Big Five Example - BiFiX
big-five-example.Rmd
In this vignette, you will get a complete Walkthrough of how to use
rextor
for your own data analysis. We will use Open Source
data on Big Five personality traits, available from the iScience
Konstanz account on GitHub: https://github.com/iscience-kn/BiFiX.
STAY TUNED!
Step 1: Reading in the Data
We will be reading in the data directly from the iScience GitHub Account. Make sure to select the raw data file on GitHub or just copy the code below.
In this dataset, we do not need the validation variable. It facilitates dropout analysis in some cases (especially in one-item-one-screen designs) but here we will focus on other variables to clean the data1. In the first step, we will read in the WEXTOR based data and assign in to a variable named “raw”, that will become our data frame.
raw <- read_WEXTOR("https://raw.githubusercontent.com/iscience-kn/BiFiX/refs/heads/main/data/BiFiX_data.csv",
keep_validation = FALSE)
Step 2: Data Cleaning
Great! We now have our empirical data in R, ready to be worked with.

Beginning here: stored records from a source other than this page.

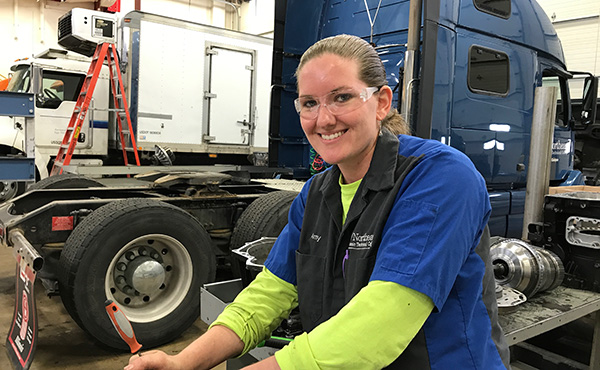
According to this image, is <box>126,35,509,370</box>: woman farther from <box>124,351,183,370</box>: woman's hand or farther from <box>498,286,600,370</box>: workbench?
<box>498,286,600,370</box>: workbench

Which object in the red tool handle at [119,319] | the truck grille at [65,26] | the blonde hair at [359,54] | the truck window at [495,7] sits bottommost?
the red tool handle at [119,319]

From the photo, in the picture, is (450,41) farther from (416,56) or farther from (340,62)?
(340,62)

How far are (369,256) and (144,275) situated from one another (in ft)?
6.91

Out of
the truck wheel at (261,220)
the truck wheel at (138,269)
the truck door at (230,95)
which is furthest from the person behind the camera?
the truck door at (230,95)

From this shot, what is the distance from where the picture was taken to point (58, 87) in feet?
25.0

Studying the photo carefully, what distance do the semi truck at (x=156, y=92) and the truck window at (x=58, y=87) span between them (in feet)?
0.05

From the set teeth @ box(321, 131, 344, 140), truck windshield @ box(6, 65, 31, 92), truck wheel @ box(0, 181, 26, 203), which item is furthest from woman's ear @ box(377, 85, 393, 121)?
truck windshield @ box(6, 65, 31, 92)

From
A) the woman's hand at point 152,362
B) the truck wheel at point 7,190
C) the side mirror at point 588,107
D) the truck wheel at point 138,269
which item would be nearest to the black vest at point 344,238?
the woman's hand at point 152,362

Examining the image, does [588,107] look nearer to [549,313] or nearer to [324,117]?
[549,313]

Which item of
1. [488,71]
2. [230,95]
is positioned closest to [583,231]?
[488,71]

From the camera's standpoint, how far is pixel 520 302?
2139 mm

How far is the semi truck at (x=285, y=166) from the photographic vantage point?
2.91m

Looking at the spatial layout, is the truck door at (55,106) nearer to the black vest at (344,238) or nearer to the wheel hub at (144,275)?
the wheel hub at (144,275)

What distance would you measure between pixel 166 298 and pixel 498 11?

But there are some things which are not yet ideal, so will use some more
rextor
functions to make our lives easier.
When you open up the data and look at it, you might notice that the
first variables in the data, which are automatically recorded server
variables have the prefix “.wx.”. In R, we generally want our variable
names to start with a letter for easy access, so we can either use the
namepref
function (for variable name
prefix) to change that to “v_”. Notice that this function will
not add that prefix to the variables that were deliberately named by
someone in WEXTOR. Another option is to remove server-generated variable
prefixes altogether, which is the option we will choose here. It will
only change those variable names that actually have the old prefix that
you specify as shown.
data <- removepref(raw) # namepref(raw, ".wx.", "v_")
We will also perform a “seriousness check” and filter out data of anyone who did not confirm they want to participate seriously. This has proven to improve data quality.

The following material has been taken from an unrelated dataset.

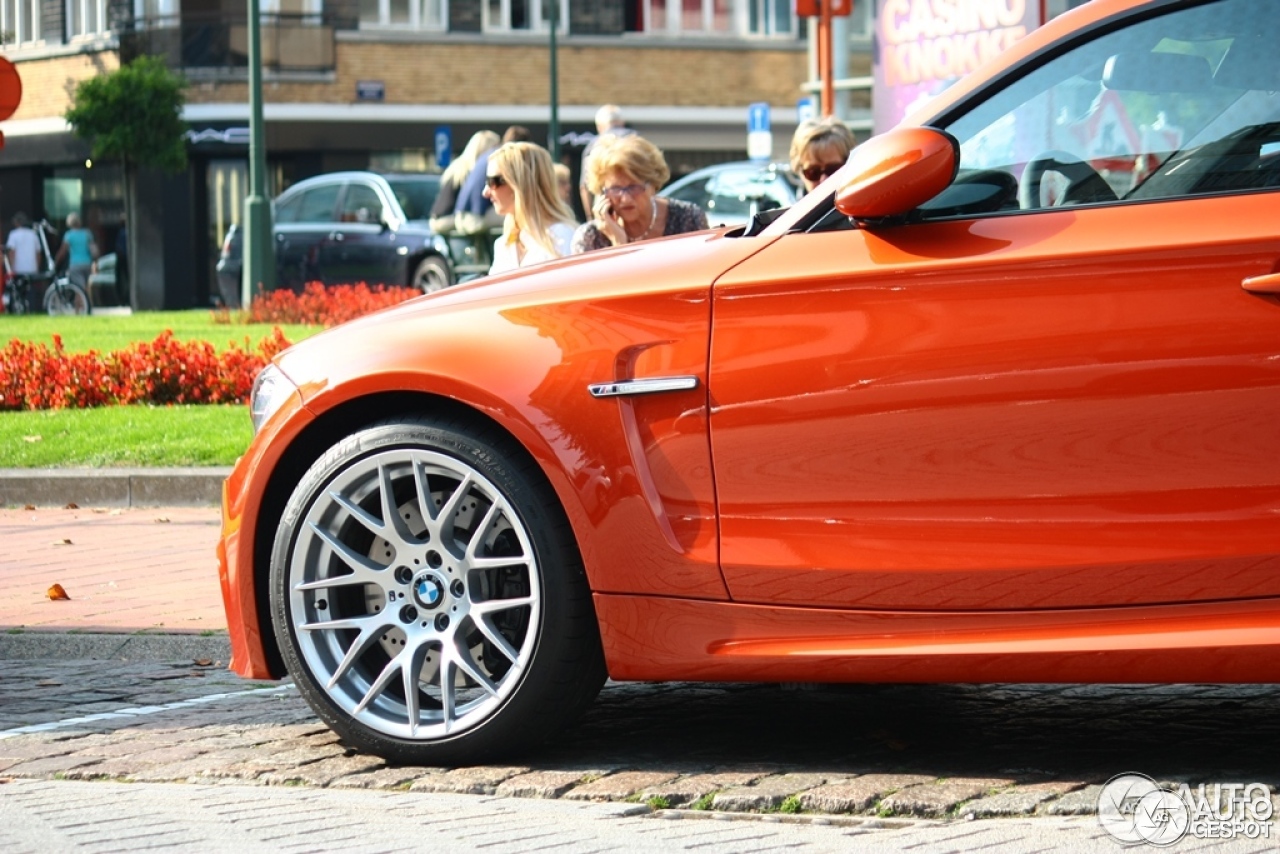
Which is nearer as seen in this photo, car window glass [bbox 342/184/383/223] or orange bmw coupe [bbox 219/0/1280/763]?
orange bmw coupe [bbox 219/0/1280/763]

CAVE: With this step you will remove likely remove a lot of your data so make sure you always have a safety copy of the original data. I recommend keeping the raw dataset in your R environment while you prepare your data so you can go back and repeat or adjust any step whenever necessary. That way you can also later look at every row of data in your raw data that was removed in later steps and manually check if that filtering was correct or if you need to add some of the data back into your frame.

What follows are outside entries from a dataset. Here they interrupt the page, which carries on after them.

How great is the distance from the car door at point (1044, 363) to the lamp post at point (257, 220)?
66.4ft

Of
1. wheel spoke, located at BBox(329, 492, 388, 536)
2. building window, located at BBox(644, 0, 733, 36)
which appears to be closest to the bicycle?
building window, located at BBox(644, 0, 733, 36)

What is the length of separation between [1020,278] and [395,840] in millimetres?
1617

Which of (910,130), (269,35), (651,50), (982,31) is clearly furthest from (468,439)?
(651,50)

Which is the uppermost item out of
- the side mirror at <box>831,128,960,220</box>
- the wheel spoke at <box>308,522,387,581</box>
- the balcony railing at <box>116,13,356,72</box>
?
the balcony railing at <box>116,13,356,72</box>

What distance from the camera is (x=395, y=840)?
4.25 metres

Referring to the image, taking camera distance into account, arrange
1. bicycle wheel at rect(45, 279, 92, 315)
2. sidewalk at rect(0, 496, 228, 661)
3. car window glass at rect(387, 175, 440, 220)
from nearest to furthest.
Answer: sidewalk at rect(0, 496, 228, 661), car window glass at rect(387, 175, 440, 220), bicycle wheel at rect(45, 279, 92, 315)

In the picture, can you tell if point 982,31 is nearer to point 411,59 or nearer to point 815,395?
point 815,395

data2 <- serious_check(data)
Pipe it all together
When preparing data for further analyses it makes sense to have an
unchanged raw version of the data in R and then save any changes in a
new data frame. However, in order to avoid situations like above with
data1
, data2
etc., you might want to use pipes
to perform several data preparation steps in one go. Since version 4.1.0
R offers a native pipe that looks like this: |>
. It
allows you to take the output from previous functions as the first input
of the next function and thus create a workflow pipeline that is easily
adjustable and usually very efficient and clear to read.
final_data <- raw |>
removepref() |>
serious_check()